Comet C/2022 E3 (ZTF), being called the Emerald Comet, will be closest to us, and probably at its brightest, on Wednesday, February 1, about 26 million miles away. It has gotten a lot brighter than predicted, and by late January had reached an integrated visual magnitude of 4.6, easily visible in binoculars. If you have a nice dark northern sky, it should be eyeball visible all night long as a smudge in averted vision. On Wednesday night, it will be about 20 degrees (the span of two fist widths at arm's length) up toward the one o'clock position from Polaris, at about the same altitude as the lower triangle of bright stars in Cassiopeia. Don’t expect to see the green unless you take a photo.

Get the current position of E3 at The Sky Live.

The International Space Station will be making visible passes through Santa Barbara’s evening skies in the next week, weather permitting.
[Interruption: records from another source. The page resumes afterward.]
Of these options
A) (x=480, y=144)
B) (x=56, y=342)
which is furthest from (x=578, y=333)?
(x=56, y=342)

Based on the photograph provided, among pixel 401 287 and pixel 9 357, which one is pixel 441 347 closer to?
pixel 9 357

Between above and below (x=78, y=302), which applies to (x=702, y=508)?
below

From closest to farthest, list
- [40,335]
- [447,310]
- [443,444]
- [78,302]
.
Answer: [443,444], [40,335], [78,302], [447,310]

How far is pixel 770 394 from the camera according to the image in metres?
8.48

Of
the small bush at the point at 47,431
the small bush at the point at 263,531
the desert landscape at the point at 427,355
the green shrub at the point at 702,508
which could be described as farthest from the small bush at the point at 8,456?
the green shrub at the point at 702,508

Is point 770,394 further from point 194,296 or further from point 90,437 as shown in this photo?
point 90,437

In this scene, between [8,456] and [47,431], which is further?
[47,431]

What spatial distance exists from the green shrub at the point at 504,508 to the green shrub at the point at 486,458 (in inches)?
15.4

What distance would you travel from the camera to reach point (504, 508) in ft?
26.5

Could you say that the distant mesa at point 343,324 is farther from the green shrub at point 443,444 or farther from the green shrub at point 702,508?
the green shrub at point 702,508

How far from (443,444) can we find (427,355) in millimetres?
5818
The orbit may change, and I've only listed the best and brightest events, so to get the latest and most complete predictions, visit Heavens Above.

On Wednesday, February 1, the ISS will rise in the NNW at 6:52 PM PST, cruise from between Cygnus and Draco to the handle of the Little Dipper before vanishing in the Earth's shadow in the NNE at 6:55 PM.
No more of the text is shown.